A return to earmarks?: Pigs return to the trough
Leave it to a big-spending government apologist like Senate Majority Leader Harry Reid to suggest bringing back congressional earmarks to grease the sputtering appropriations process.
“They'll come back,” the Nevada Democrat says — “it's only a question of time because that's our constitutional obligation.”
A congressional moratorium in 2011 put the brakes on what some call “specially-tailored spending provisions,” otherwise known as pork. And whereas some lawmakers still have managed to get “carve-outs” since then, according to The Heritage Foundation, the measure has been effective in slowing spending.
Consider the recently passed $12.3 billion water resources bill.

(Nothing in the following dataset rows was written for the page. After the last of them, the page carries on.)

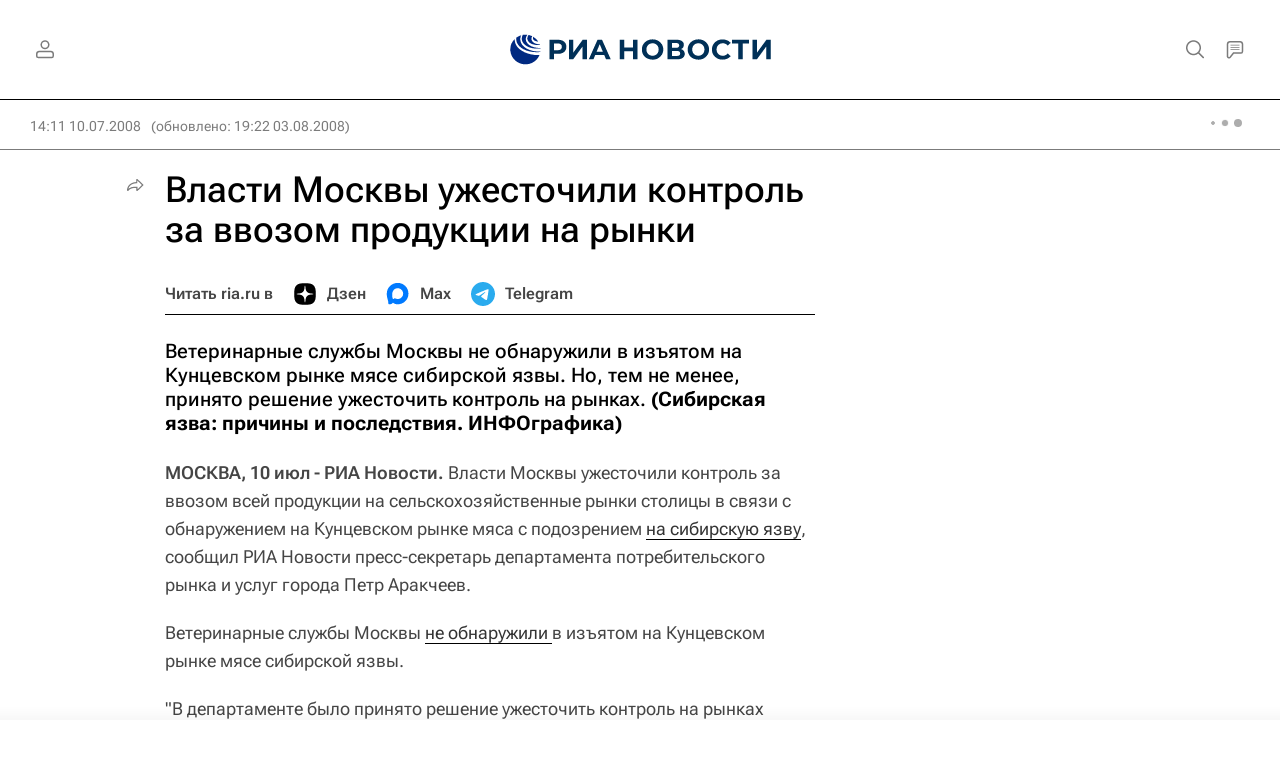

--- FILE ---
content_type: text/html
request_url: https://tns-counter.ru/nc01a**R%3Eundefined*rian_ru/ru/UTF-8/tmsec=rian_ru/21908574***
body_size: 16
content:
A16E751C696EAA47G1768860231:A16E751C696EAA47G1768860231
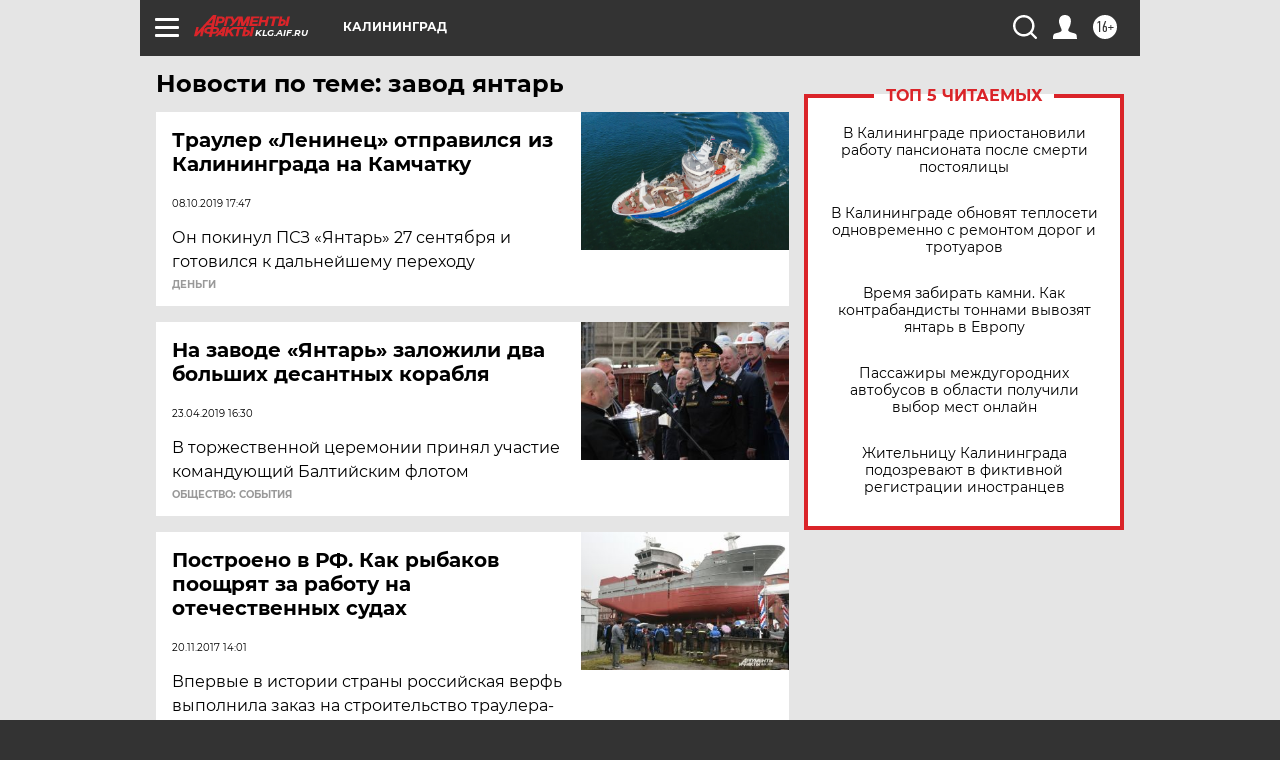

--- FILE ---
content_type: text/html
request_url: https://tns-counter.ru/nc01a**R%3Eundefined*aif_ru/ru/UTF-8/tmsec=aif_ru/55147791***
body_size: -71
content:
6467652169719BC9X1769053129:6467652169719BC9X1769053129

Its predecessor, 2007's $23 billion “porkfest,” included all manner of goodies for projects with little, if anything, to do with water.

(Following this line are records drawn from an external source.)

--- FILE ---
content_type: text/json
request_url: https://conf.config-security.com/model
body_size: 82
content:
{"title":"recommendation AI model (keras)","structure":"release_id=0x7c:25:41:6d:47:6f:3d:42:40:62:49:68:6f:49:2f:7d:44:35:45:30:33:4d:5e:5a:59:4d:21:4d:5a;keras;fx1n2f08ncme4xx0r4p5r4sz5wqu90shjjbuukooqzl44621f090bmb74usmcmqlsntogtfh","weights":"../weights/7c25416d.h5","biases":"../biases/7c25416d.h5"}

Earmarks peaked in 2006, when Congress designated more than 15,800 of them, amounting to nearly $72 billion for projects dictated by political, not public, needs.
Lawmakers don't need earmarks to do their job. To the contrary, “The lack of earmarks is encouraging the appropriations subcommittees to ... spend more time allocating resources based on merit,” says Maya MacGuineas, director of the Committee for a Responsible Federal Budget.
Those who would return Congress to its earmarking ways deserve not the carrot but the stick.